For those unaware of what’s going on in the United States, the government has shutdown a bunch of services that Americans rely on because they couldn’t agree to vote to fund all of these programs. The debate over the funding actually has nothing to do with funding these government programs, but instead a bill that was tacked on to the funding about The Affordable Care act, more commonly known as ObamaCare. ObamaCare is something that the Republicans and Democrats have been at ends with each other about for years, but this is the worst the fight has gotten.
Anyways, this post is not about our opinion of what’s going on, but rather to show the world the reaction to the government shutdown through social media. Using MAP, our social media monitoring and analytics software, we took a look at mentions of the shutdown since it began on October 1st.
In the week since the United States government shutdown, we found the shutdown mentioned over 5.4 million times in the social world. Shutdown was mentioned in 110,934 blog posts, 241,450 online news articles, 132,370 forum postings and 4,933,160 tweets.
When we took those mentions and trended them out over time we found something interesting. It seems that the first day of the shutdown, it was all anyone could talk about. But then as time went on, people were talking less and less and about it. The talk hit a low over the weekend, but rose a bit again yesterday as the work week began and it looked as if the shutdown was about to head into it’s second week.
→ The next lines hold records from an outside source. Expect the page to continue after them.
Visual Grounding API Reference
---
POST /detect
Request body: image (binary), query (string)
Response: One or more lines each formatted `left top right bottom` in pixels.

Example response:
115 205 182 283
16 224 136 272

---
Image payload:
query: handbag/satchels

This problem is one that mainly affects people within the United States, but because they’re such a powerful force around the world, the shutdown is being talked about in all corners of the globe. A look at the breakdown of countries talking show that 75.5% of the social chatter about the shutdown has come from within the United States. The country that seems to be the next most interested in the shutdown are their neighbours to the north, Canada, with 3.3% of the shutdown conversation, followed by the UK (2.9%) and Australia (2.3%). Beyond these countries, our geo location heat map shows that tweets about the shutdown are being made around the world.
A look at our buzzgraph and word clouds show that people seem to have a general interest in what is actually going on. In both of these text analytics tools we can see words that help to explain the story of what’s happening like “senators” and “congress” “delays” “funding” over “ObamaCare”. We can also pick out some of the key players being talked about like the “republicans”, “Obama” and “Boehner”, the Speaker in the House of Representatives.
When we looked at the most retweeted tweets about the shutdown we found that three of the top six came from President Obama himself who is trying to end the shutdown and get congress going again and funding to those government programs that are currently not operating and not funded. Of course, there is also a few jokes snuck in among the top retweets too.
Lastly, we pulled up the sentiment surrounding talk about the shutdown. Here we found that only 16% of the conversation had positive sentiment around it. However, there was a lot more negative talk about the shutdown, which accounted for 31% of the conversation.